À lire ceci, on pourrait croire que cela ne s’applique qu’aux athlètes de haut niveau, mais détrompez-vous! Les démonstrations de courage, de persévérance et l’altruisme n’ont aucun lien avec le talent brut. Il est bien périlleux de se lancer dans la comparaison des objectifs individuels, car c’est dans l’atteinte de ces derniers que se retrouve toute la saveur de la satisfaction, le trésor qu’est la sensation de se sentir vivant. La croissance personnelle offerte par la démarche sportive se retrouve autant dans la préparation que dans l’épreuve. Il n’y a pas de perdant lorsque la motivation bat son plein. La qualité d’un champion n’est tout simplement pas reflétée par un classement.

Questionner ses sources de motivations doit être un processus continu

La détermination de Thomas Duhamel à l'Ultra-Trail Harricana du Canada
La détermination de Thomas Duhamel à l’Ultra-Trail Harricana du Canada – Photo : UTHC

Combien d’heures passons-nous à nous entraîner pour maximiser notre VO2 max, gagner en masse musculaire, raffiner notre alimentation, périodiser nos entraînements spécifiques et prévoir des périodes de repos pour rechercher les limites de notre corps, alors qu’au fond, une bonne partie du succès de nos performances repose sur la recherche des limites de notre esprit, de notre motivation et du contrôle de nos pensées? Peut-on vraiment entraîner notre esprit?

En cherchant sur le sujet dans la littérature scientifique, le nom du chercheur Waskiewicz fait surface. Deux études de 2019 publiées dans Frontiers of Physiology et Psychology Research and Behavioral Management ont tenté de cibler les facteurs psychologiques garants de succès. Elles ont utilisé le questionnaire validé « Motivation Of Marathoners Scale (MOMS) » qui comporte 56 questions regroupées en neuf catégories. En résumé, on a noté que les coureurs de longues distances sont davantage motivés par la quête d’objectifs personnels que par la recherche de reconnaissance sociale. Les motivations internes des ultramarathoniens semblent moins centrées sur la perte de poids et l’estime de soi que les coureurs de plus courtes distances, mais davantage orientées vers une quête de « sens de la vie ». Une chose est certaine, questionner ses sources de motivation personnelles est un processus payant.
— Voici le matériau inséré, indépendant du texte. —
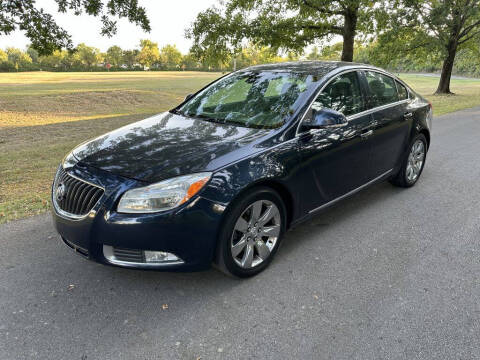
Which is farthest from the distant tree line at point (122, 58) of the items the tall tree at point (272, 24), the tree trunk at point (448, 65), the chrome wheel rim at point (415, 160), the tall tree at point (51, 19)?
the chrome wheel rim at point (415, 160)

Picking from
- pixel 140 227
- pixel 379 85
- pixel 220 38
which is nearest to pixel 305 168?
pixel 140 227

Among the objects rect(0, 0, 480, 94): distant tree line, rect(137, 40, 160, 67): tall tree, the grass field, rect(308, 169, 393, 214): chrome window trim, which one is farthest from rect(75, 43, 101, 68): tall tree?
rect(308, 169, 393, 214): chrome window trim

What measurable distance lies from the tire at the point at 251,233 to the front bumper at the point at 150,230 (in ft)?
0.41

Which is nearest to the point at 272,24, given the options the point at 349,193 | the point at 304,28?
the point at 304,28

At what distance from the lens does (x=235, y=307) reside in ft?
8.79

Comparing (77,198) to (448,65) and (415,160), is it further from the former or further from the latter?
(448,65)

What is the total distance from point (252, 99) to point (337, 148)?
0.98 meters

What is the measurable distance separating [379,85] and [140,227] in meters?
3.30

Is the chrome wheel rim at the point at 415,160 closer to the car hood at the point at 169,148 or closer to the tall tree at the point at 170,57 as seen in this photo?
the car hood at the point at 169,148

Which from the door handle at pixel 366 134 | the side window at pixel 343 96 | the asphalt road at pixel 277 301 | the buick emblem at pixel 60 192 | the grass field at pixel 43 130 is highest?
the side window at pixel 343 96

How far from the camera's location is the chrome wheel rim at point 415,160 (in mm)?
4930

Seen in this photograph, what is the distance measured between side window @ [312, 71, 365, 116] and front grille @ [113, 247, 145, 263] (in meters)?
2.02

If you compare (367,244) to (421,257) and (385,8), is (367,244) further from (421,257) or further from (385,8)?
(385,8)

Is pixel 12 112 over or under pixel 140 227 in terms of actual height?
under
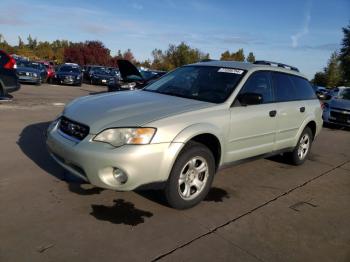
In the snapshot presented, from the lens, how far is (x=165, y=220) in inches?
145

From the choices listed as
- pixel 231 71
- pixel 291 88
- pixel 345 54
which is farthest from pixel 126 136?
pixel 345 54

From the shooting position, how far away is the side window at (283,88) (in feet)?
17.8

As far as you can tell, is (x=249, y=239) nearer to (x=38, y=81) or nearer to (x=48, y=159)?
(x=48, y=159)

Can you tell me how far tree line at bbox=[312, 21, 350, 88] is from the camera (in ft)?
138

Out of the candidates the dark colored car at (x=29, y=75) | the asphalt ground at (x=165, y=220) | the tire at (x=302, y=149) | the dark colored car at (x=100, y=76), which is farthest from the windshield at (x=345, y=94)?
the dark colored car at (x=100, y=76)

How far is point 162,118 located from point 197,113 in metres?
0.49

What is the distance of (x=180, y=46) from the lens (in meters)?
60.8

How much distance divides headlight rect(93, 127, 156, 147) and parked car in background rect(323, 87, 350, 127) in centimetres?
1010

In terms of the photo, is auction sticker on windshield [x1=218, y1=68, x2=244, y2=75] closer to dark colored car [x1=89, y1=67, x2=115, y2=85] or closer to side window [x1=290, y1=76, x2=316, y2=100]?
side window [x1=290, y1=76, x2=316, y2=100]

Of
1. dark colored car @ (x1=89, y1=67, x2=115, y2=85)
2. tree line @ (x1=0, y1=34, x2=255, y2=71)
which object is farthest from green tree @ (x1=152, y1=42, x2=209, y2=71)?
dark colored car @ (x1=89, y1=67, x2=115, y2=85)

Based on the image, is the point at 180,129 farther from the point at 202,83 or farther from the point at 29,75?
the point at 29,75

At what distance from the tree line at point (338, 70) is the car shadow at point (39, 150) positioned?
41.4 m

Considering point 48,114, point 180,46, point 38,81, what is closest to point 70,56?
point 180,46

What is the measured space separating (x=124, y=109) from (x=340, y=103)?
10.2m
Rien ne se perd, rien ne se crée, tout se transforme

Il n’est donc pas surprenant de voir tant d’événements parrainant différentes causes sociales. Associer la détermination de la démarche sportive à celle de la lutte contre la maladie par exemple. Courage pour courage. Quête d’inspiration, altruisme, retour aux valeurs de base, fuite de notre vie citadine parfois superficielle et matérialiste. Pour l’ultra-traileur, la seule fuite est l’abandon. Pour le patient malade, c’est parfois se laisser mourir. 
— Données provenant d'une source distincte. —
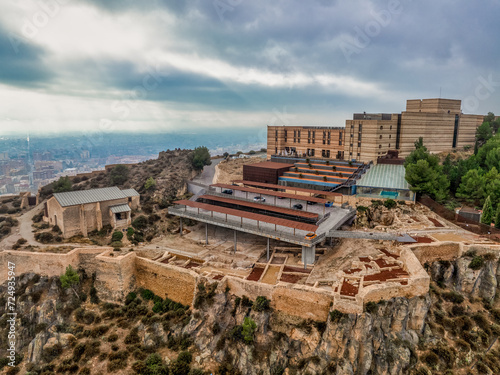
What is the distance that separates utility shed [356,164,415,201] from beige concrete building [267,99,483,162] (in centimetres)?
638

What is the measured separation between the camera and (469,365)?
81.4 ft

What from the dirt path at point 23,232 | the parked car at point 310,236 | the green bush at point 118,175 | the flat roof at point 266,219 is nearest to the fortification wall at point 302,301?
the parked car at point 310,236

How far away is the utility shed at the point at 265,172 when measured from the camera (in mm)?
56750

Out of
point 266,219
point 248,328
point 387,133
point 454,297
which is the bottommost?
point 248,328

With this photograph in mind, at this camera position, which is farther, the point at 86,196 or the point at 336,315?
the point at 86,196

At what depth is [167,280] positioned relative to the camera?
110 feet

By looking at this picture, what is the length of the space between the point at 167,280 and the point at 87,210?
744 inches

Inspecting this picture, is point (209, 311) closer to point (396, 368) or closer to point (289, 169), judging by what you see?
point (396, 368)

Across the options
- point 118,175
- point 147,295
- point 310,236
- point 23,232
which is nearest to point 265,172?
point 310,236

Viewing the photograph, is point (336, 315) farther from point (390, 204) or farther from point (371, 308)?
point (390, 204)

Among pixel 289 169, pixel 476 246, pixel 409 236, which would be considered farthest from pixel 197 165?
pixel 476 246

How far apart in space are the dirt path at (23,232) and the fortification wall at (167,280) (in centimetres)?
1669

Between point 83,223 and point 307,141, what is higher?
point 307,141

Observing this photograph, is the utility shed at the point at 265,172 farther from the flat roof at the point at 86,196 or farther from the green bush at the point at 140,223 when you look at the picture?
the flat roof at the point at 86,196
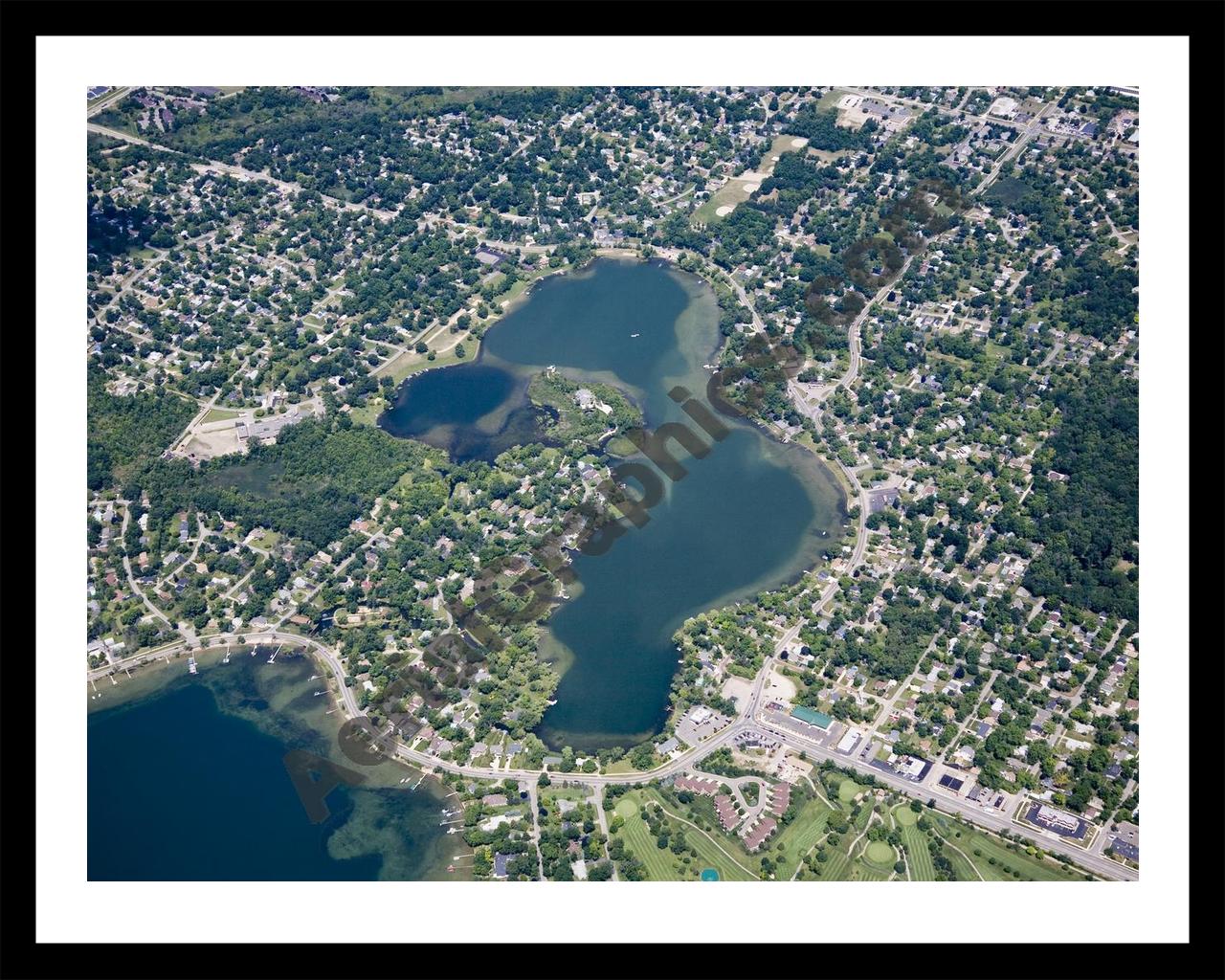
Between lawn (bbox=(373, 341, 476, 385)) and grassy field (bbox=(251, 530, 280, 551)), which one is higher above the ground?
lawn (bbox=(373, 341, 476, 385))

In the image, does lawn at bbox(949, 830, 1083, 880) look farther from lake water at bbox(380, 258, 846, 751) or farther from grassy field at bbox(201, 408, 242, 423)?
grassy field at bbox(201, 408, 242, 423)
Cette capacité motivationnelle à développer le meilleur de soi-même dépasse grandement la performance sportive. La récompense surpasse complètement la simple médaille, le t-shirt de finissant, etc.

L’expérience humaine, l’apprentissage sur soi et l’amélioration du contrôle de ses émotions ne requiert pas de dossard. À chacun de découvrir, de diversifier et surtout de renouveler ses sources de motivations.
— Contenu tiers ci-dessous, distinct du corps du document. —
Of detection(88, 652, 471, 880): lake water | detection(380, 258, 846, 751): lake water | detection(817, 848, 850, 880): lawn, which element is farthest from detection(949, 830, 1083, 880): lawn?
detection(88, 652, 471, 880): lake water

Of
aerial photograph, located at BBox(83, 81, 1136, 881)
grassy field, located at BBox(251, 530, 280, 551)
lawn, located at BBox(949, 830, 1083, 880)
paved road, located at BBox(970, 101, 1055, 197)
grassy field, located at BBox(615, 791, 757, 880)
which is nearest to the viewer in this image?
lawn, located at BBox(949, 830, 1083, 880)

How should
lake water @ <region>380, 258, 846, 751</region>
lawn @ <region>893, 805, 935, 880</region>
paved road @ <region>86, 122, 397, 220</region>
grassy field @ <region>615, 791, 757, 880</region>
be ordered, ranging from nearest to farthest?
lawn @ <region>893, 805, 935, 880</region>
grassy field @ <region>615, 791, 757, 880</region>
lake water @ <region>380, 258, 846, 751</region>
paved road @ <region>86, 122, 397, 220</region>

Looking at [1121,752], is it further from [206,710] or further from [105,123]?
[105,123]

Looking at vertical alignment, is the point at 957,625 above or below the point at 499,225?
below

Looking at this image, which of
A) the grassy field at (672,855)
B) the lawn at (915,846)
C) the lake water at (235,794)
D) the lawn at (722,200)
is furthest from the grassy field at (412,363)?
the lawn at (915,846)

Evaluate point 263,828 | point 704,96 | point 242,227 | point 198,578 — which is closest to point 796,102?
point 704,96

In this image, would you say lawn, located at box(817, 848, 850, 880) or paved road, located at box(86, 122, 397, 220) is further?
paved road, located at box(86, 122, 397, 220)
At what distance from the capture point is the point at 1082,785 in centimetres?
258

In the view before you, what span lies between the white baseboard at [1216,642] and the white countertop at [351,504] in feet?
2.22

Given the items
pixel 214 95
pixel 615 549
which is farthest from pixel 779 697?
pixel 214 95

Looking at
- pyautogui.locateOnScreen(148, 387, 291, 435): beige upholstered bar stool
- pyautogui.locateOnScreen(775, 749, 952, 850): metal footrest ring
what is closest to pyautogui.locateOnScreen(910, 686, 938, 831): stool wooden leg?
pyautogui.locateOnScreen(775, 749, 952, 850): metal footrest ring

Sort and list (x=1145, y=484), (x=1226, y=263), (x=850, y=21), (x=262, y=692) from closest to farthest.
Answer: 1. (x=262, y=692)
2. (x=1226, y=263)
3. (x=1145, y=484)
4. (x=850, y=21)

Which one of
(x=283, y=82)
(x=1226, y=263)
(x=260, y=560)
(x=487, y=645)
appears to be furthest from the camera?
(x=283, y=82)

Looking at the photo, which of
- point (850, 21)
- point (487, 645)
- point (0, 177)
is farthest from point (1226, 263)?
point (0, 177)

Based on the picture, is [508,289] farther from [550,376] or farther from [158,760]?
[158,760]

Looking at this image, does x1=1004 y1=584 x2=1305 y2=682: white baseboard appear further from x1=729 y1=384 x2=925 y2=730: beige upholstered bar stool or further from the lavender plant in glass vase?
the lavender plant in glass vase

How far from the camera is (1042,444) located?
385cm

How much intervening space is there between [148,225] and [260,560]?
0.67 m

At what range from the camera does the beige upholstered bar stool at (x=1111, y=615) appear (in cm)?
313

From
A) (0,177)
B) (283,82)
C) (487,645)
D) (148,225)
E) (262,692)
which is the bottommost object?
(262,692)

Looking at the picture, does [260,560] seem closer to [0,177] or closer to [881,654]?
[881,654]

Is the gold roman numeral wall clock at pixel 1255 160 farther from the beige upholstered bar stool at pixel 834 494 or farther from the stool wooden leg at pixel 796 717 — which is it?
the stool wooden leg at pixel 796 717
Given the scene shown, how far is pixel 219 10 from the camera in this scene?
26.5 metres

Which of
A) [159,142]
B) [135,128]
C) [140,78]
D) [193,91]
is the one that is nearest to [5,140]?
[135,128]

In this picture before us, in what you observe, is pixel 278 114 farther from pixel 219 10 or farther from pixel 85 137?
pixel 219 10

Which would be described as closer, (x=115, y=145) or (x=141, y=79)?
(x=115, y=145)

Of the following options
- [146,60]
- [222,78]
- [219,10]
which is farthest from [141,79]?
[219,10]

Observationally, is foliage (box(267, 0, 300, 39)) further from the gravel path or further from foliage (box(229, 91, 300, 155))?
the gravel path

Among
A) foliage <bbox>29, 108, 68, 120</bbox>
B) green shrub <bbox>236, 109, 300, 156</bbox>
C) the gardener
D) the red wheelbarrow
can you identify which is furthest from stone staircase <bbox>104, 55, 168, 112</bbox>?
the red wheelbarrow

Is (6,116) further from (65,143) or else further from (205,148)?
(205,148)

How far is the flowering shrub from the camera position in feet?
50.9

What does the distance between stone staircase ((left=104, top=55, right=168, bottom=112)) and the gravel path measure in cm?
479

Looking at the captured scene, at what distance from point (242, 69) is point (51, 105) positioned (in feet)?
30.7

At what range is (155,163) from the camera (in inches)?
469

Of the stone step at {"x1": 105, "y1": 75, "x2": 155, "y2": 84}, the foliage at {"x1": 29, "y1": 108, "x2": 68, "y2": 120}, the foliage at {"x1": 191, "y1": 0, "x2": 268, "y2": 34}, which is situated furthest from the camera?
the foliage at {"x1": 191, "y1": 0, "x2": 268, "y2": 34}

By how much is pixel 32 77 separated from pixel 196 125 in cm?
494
L’inspiration n’est pas quelque chose que l’on provoque, elle s’installe seule et se laisse désirer naturellement. La personne qui évolue à travers sa démarche personnelle et en ressort grandie devient par le fait même inspirante pour son entourage et ses proches.

Chers lecteurs, je vous prie de continuer de donner au suivant. Soyez vivants!


Simon Benoit est médecin de soins critiques en urgence, en plus de tenir une pratique de bureau axée sur la médecine sportive. Il est membre de l’Association québécoise des médecins du sport. Il est également diplômé en physiothérapie et en chiropratique et est ambassadeur de La Clinique du Coureur.